One of the primary benefits of an immediate annuity is that it serves as a vehicle
for distributing savings with a tax deferred growth factor. As a result, one common
use for an immediate annuity is to provide a pension income. In the U.S., the tax
treatment of an immediate annuity is that every payment is a combination of a return
of principal (which is not taxed) and income (which is only taxed at normal income
rates, not at capital gain rates.)
A deferred annuity will take either a lump sum or periodic payments and hold that
money for a period of time, known as the accumulation period, before distributing
any payments. When you begin to receive payments, the annuity is
now annuitized.
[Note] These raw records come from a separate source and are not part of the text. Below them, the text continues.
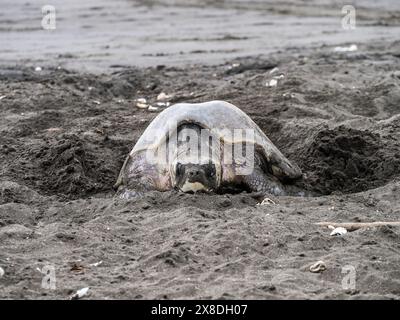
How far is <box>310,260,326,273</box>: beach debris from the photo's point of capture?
11.7 feet

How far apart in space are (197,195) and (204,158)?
252 millimetres

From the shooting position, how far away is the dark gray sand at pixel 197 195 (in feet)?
11.6

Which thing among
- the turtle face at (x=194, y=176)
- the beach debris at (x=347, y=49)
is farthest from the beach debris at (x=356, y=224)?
the beach debris at (x=347, y=49)

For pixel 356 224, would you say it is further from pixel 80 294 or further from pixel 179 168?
pixel 80 294

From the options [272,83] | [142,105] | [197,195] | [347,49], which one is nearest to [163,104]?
[142,105]

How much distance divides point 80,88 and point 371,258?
4.95 meters

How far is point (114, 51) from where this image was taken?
10.9 meters

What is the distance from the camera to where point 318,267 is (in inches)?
141

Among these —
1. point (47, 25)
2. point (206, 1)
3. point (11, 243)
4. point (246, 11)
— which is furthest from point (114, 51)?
point (11, 243)

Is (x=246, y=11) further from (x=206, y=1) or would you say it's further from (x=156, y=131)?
(x=156, y=131)

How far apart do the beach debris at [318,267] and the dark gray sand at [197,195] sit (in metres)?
0.03

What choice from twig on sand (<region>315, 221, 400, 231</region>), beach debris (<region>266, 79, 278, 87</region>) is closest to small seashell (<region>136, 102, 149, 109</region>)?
beach debris (<region>266, 79, 278, 87</region>)

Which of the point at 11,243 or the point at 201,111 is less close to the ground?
the point at 201,111

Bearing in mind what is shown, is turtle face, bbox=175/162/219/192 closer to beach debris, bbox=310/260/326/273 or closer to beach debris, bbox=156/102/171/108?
beach debris, bbox=310/260/326/273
When a deferred annuity is annuitized, it works like an immediate
annuity from that point on, but with a lower cost basis, which means that more of
the payment is taxed. During the accumulation period, however, the annuitant is
not taxed for the growth in the account's value (which is known as tax-deferred
growth.)
There are two phases to a deferred annuity. The period between the time that the
annuitant makes the initial payment and the time that the stream of payments start
is called the accumulation phase. The period after the stream of payments starts
is the annuitization phase.
There are several types of deferred annuities. A fixed deferred annuity is a deferred
annuity that grows by interest rate earnings alone. A deferred annuity that is not
guaranteed to stay above the initial amount invested is a variable annuity. A variable
annuity allows the annuitant to make allocations to stock or bond funds and involves
a higher degree of risk than a fixed annuity.
An equity indexed annuity (EIA) has features of both fixed and variable deferred
annuities. EIAs involve more limited risk than variable annuities, because they
can only lose money on their investment if they cancel (or surrender) the policy
early, during the policy's stated "surrender" period. EIAs also involve more limited reward
than variable annuities, as they typically involve a cap on the amount of growth
the account can experience, regardless of how quickly the market grows.
Deferred annuities are advantageous in that all capital gains and income are tax-deferred
until withdrawn. However, when a variable annuity is withdrawn or inherited, the
interest and/or gains are treated as ordinary income and are taxed accordingly.